• **Excerpt**:

** begin **

As tablets get smaller and smartphones get bigger marketers will need to rely less on screen size and more on other cues like connection type (Wi-Fi vs. cellular) and referral source to determine the best web experience to offer.
- AndroidTM and iOS account for nearly 90% of smartphone browsing in all six of the countries we observed.
- RIM and Symbian® maintain their strongest footholds in the U.K. and China.
- Android share is largest in Japan.
- iOS is the leading operating system in the U.S., U.K., and France.
As the market consolidates around iOS and Android, focus the mobile experience on these two major players.
Today, iOS accounts for 49% of smartphone browsing in the U.S.
android accounts for 45% of smartphone browsing.
Over the last 12 months, RIM slid from a 5% to a 1% share of visits in the U.S., and Windows® maintained its 1% share.
- iOS dominates tablet browsing with over 77% of the share in the six countries measured, and continues to increase its share of tablet visits.
- In the U.S., iOS grew by nearly 10% year-over-year with the release of the iPad 3 in March 2012, and iPad 4 and Mini in November 2012.

** end **

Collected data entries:
** begin **

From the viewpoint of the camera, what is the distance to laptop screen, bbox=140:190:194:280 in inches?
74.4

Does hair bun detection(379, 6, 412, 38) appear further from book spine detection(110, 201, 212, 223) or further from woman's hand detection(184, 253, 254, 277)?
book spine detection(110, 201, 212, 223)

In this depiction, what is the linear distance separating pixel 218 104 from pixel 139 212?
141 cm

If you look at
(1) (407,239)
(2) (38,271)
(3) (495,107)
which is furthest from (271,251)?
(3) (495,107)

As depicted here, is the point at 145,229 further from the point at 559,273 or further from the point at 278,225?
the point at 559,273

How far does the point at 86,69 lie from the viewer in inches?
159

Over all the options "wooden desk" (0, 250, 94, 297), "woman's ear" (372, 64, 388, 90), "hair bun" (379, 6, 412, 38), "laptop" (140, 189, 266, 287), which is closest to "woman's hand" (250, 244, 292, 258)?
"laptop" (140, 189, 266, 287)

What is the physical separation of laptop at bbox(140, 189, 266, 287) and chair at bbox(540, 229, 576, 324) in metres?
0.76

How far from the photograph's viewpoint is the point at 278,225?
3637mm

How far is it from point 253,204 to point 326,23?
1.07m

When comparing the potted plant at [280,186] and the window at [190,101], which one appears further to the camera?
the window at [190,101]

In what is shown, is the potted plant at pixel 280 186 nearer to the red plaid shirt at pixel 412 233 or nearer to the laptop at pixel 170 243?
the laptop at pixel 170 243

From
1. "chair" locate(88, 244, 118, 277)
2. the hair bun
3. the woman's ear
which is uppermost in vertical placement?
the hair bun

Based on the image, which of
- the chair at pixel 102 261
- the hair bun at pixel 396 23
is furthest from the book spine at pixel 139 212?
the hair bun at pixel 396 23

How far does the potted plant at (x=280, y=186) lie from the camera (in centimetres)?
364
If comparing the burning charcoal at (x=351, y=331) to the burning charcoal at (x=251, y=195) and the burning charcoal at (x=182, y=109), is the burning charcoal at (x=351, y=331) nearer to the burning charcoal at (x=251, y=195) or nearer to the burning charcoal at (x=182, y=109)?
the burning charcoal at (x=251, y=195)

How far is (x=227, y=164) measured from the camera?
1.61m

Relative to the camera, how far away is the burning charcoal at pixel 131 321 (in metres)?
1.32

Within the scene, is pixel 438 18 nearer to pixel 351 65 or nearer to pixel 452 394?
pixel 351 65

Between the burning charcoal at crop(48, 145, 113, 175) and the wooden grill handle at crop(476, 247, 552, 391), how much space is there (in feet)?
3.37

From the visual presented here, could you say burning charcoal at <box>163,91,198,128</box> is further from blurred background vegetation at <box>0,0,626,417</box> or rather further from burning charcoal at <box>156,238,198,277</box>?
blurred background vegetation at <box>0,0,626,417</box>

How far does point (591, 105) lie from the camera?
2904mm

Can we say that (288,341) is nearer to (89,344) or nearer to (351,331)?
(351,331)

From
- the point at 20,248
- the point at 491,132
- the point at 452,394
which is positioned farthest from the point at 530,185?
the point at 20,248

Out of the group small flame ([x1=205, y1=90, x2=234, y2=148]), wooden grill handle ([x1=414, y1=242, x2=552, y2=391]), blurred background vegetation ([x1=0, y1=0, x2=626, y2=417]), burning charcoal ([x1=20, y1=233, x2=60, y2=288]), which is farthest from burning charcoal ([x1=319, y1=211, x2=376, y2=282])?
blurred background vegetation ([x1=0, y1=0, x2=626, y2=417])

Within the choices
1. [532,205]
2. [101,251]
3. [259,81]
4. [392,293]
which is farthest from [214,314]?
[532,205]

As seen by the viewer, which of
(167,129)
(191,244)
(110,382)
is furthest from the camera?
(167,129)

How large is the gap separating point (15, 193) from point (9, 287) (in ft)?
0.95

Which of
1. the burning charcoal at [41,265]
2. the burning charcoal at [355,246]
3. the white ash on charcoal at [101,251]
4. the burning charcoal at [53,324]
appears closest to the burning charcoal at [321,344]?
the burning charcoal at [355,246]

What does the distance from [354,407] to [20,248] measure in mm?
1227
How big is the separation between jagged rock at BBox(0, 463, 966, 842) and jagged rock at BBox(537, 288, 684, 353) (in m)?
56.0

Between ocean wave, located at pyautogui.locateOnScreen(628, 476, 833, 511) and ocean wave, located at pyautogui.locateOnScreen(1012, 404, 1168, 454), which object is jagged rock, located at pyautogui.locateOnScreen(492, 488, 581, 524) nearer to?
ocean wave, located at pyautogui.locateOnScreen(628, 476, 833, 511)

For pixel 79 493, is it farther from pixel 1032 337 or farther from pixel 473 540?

** end **

• **Task to complete**:
Answer these questions using the excerpt on mobile browsing share:
1. In which country is Android share largest?
2. What percentage of U.S. smartphone browsing does iOS account for today?
3. What share of tablet browsing does iOS hold across the six countries measured?

• **Expected answer**:
1. Japan
2. 49%
3. Over 77%